Kinetic Sculpture, Plaster Cast, Laser Pointer, Mechanical Engine, 2014
Exhibited as a part of "Made of Stone", group exhibition at the Roman Gate (Damascus Gate) Jerusalem. 
Collaboration with Rotem Zuta.
Curator: Tali Ben Nun

"Pointer" is a site-specific work made for the ancient Roman "Damascus" Gate to the Old City of Jerusalem.  A plaster cast of a hand holds a laser pointer, which sweeps across the room and toggles between two surfaces; a sign with a dry description of the conservation process of the Damascus Gate crenelations, and after a few seconds it moves to an archival aerial photograph of Jerusalem.
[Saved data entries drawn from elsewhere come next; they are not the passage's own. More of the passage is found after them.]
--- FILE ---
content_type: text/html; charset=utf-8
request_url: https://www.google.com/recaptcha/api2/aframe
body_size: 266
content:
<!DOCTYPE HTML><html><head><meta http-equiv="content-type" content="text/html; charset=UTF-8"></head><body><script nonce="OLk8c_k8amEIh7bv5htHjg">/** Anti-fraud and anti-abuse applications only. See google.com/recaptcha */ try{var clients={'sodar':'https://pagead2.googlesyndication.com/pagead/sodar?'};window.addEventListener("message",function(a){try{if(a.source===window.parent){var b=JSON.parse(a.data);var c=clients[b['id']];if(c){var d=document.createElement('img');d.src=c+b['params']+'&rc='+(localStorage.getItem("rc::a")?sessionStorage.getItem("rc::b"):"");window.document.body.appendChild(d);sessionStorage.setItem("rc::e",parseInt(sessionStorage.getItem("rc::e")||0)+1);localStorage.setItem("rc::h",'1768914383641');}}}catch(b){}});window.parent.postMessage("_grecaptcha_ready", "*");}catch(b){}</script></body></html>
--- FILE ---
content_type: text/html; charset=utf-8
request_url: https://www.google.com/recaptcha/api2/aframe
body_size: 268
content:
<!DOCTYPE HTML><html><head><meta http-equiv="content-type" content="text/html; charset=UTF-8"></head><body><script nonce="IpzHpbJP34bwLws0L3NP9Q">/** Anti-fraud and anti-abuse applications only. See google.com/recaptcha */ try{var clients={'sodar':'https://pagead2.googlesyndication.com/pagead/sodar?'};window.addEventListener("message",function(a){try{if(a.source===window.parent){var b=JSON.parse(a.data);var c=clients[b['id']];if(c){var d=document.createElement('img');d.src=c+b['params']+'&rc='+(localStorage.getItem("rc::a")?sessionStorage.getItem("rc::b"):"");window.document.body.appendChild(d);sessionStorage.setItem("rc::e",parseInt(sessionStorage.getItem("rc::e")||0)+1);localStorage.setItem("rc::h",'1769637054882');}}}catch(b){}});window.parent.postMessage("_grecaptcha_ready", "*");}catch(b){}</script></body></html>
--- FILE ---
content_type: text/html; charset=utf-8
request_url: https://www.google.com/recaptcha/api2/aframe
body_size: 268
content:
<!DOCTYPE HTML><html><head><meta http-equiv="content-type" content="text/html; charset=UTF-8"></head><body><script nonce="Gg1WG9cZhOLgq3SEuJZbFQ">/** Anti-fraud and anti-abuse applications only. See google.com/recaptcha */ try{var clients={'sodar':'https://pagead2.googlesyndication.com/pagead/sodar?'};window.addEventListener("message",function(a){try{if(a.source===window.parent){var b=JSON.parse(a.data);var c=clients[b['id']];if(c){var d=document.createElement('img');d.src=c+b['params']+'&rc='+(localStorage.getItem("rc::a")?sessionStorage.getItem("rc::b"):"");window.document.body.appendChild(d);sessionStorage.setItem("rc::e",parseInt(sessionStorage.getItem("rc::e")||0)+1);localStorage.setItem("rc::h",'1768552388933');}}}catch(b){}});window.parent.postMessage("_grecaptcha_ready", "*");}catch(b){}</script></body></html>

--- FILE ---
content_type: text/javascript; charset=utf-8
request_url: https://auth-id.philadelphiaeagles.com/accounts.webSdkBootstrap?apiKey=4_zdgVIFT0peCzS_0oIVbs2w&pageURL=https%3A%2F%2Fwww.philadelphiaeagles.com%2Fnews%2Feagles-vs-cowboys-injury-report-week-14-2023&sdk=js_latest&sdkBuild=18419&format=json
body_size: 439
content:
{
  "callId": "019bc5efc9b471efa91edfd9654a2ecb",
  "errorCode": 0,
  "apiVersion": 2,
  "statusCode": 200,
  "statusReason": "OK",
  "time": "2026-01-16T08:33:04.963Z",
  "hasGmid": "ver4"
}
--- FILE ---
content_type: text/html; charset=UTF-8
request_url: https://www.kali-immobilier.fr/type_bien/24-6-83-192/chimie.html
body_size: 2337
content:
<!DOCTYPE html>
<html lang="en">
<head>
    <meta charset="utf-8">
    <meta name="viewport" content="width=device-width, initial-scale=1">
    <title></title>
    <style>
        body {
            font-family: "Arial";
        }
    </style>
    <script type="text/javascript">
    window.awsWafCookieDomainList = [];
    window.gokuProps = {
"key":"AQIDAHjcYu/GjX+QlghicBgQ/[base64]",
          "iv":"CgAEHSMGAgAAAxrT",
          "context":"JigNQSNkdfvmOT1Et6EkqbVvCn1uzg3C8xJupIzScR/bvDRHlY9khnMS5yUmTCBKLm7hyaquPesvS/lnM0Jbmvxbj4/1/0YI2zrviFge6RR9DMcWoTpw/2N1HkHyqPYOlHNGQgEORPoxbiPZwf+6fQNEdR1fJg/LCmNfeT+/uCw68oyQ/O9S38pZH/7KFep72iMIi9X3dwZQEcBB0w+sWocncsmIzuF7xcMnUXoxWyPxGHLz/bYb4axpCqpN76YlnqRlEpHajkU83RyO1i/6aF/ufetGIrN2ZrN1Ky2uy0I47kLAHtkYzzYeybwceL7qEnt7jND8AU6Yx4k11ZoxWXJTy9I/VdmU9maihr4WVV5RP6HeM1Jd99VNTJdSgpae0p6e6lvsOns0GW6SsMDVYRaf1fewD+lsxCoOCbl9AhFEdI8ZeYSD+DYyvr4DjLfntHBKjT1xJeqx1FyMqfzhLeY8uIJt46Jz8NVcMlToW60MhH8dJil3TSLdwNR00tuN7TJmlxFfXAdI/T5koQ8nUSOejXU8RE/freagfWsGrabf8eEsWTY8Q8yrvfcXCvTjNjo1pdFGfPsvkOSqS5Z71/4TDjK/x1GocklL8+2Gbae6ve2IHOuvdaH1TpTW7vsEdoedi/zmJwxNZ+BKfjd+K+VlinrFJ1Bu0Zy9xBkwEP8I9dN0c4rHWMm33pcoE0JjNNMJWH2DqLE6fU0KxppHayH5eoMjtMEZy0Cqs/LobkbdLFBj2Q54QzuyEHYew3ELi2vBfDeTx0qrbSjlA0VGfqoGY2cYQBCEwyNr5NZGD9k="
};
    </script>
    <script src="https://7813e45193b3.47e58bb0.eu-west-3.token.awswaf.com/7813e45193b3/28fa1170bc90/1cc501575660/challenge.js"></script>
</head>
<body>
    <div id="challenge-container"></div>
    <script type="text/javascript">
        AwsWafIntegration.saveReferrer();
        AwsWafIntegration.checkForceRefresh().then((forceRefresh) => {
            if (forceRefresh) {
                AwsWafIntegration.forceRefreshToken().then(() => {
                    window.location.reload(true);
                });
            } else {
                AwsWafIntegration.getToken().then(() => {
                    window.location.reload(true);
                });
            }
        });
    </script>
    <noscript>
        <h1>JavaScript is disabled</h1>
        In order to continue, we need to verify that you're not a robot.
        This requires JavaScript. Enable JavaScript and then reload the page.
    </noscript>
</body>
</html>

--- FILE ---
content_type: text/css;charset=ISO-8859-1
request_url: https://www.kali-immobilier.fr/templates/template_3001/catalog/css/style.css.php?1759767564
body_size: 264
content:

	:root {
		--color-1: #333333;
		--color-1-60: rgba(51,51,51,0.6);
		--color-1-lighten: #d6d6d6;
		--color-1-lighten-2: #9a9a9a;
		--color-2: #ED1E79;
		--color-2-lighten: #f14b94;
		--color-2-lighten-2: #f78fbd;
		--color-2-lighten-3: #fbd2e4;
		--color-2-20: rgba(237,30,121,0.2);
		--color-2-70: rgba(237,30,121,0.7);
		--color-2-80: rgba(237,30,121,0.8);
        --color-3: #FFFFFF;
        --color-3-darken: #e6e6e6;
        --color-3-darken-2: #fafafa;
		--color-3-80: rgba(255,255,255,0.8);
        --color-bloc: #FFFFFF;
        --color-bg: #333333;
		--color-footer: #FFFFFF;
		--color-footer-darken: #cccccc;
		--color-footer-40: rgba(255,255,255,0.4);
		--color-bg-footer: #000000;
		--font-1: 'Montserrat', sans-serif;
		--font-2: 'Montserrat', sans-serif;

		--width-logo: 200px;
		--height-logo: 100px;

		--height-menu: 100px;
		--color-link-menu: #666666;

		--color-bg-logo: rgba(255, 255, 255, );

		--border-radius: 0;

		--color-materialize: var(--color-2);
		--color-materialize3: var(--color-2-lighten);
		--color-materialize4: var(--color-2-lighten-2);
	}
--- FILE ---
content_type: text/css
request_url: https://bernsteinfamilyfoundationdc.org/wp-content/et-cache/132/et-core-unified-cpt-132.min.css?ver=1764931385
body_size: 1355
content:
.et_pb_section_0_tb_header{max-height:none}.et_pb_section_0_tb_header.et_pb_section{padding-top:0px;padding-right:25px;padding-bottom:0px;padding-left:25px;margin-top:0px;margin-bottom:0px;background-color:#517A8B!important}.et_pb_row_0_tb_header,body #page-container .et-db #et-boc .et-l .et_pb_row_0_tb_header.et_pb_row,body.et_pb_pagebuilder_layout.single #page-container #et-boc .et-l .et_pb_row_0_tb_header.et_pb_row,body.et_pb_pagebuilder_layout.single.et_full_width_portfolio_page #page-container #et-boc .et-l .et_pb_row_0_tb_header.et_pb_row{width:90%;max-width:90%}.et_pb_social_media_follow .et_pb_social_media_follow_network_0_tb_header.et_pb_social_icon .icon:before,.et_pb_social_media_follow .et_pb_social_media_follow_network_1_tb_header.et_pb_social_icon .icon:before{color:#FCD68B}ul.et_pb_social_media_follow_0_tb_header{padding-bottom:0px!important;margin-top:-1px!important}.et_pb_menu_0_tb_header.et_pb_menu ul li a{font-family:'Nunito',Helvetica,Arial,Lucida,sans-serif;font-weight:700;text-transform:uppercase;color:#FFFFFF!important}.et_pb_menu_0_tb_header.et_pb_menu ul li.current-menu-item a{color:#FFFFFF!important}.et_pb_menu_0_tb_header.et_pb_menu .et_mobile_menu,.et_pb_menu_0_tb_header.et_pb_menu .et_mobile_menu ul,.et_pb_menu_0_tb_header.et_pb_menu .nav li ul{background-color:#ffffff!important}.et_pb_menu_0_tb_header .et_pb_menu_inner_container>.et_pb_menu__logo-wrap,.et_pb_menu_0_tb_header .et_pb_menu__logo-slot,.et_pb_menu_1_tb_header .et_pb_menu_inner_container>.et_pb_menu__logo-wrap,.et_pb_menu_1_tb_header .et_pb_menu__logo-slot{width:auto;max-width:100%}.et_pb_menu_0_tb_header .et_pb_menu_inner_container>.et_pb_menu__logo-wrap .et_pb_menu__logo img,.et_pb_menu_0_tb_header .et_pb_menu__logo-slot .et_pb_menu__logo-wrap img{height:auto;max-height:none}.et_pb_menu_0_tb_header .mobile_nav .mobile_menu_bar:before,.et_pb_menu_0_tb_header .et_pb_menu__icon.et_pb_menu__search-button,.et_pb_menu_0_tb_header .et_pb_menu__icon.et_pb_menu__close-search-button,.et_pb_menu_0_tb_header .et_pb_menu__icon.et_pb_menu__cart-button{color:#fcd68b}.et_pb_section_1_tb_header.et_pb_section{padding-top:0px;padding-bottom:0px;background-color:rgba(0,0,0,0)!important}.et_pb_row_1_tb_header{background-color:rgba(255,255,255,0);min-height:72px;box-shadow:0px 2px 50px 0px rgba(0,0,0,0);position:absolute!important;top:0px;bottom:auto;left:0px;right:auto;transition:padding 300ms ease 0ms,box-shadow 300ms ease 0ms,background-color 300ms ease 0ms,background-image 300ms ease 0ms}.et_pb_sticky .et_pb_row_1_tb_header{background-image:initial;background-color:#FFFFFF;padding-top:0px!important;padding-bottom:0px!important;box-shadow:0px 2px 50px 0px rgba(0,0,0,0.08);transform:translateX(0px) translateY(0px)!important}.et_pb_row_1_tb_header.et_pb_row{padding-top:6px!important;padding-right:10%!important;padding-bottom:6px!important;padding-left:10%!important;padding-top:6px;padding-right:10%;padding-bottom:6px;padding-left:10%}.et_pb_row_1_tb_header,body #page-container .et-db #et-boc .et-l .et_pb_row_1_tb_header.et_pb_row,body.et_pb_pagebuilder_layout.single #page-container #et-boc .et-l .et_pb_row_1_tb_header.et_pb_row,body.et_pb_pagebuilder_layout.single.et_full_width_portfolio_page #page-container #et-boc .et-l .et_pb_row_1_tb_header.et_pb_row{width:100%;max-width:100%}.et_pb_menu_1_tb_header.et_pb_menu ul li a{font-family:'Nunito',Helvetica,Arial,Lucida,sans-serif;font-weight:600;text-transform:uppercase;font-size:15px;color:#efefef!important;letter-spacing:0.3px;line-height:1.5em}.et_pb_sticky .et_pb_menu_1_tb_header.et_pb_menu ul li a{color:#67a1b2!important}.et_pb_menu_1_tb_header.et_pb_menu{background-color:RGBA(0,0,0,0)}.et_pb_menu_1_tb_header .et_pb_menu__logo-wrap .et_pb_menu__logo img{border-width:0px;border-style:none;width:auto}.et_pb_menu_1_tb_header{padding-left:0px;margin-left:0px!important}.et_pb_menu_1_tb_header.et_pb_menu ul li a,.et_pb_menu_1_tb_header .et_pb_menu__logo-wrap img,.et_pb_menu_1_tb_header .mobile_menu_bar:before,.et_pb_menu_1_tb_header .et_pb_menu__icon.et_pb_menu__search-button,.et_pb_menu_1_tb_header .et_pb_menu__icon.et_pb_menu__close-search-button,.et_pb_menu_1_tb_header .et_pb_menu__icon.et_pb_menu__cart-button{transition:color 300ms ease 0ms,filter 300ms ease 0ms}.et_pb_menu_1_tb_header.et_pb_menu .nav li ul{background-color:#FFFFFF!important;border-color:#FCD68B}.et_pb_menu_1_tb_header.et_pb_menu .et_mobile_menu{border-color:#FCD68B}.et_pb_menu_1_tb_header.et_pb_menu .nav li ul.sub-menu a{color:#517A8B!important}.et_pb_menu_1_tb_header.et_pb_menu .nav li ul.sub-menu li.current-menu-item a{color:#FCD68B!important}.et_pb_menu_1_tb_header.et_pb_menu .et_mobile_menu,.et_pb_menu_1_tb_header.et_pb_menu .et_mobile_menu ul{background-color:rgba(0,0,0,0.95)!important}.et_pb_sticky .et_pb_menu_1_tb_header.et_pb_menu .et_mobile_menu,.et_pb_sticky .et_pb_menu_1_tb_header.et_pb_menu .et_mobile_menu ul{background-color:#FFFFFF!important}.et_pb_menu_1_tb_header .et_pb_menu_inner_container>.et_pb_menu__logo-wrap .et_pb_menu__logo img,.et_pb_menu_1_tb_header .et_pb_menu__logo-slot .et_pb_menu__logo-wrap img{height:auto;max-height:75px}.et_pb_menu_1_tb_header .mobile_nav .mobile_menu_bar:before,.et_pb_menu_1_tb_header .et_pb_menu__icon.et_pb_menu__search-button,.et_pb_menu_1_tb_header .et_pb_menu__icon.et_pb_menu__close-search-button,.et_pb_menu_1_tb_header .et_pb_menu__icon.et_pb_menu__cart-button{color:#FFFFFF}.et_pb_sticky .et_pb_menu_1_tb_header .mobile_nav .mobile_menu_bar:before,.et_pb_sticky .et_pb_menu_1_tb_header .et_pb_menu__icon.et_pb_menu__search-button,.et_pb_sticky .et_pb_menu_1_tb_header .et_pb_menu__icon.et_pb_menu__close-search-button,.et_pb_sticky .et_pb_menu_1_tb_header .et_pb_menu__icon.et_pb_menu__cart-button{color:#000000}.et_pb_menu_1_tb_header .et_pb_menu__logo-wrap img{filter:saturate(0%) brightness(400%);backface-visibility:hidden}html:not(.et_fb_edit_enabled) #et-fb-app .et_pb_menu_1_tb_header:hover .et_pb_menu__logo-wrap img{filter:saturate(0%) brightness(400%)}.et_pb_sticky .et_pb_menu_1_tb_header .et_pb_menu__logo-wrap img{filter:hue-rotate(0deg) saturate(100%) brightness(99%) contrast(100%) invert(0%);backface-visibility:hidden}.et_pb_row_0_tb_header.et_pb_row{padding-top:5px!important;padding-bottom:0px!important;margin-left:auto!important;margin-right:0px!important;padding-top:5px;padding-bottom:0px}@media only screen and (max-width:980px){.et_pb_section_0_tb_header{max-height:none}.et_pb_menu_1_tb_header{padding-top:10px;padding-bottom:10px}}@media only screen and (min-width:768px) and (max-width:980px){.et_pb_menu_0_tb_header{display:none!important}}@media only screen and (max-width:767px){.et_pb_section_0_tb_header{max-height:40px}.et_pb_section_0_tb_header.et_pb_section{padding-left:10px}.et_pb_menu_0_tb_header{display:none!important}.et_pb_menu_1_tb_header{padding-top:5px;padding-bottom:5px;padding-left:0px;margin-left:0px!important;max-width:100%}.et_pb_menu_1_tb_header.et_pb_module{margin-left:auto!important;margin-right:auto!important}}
The mechanical performance transforms both image into sitting ducks, with the laser pointer referencing both the didactic functionality of a lecture hall pointer and a sniper's gun-sight; a gun-sight that places the viewer, bot physically and conceptually, in the range that stretches between it and the target.

 

To a local audience, the sign describing the conservation process is not merely a list of scientific actions, but also a testament to an explicit imprint left by the British Mandate, who influenced local planning and style. Similarly, the action also determines for the viewer with veiled violence of where and at what they should look. The act of pointing at that specific text reveals the conservation as a potentially controversial act, guided by archaeological, political. and economic considerations. Focusing the gaze and the pointer on a certain image underscores the selective, fundamentally subjective, dimension of rewriting a historical narrative of a place. It engages with the politics of the gaze and the violence inherent to the didactic act of pointing.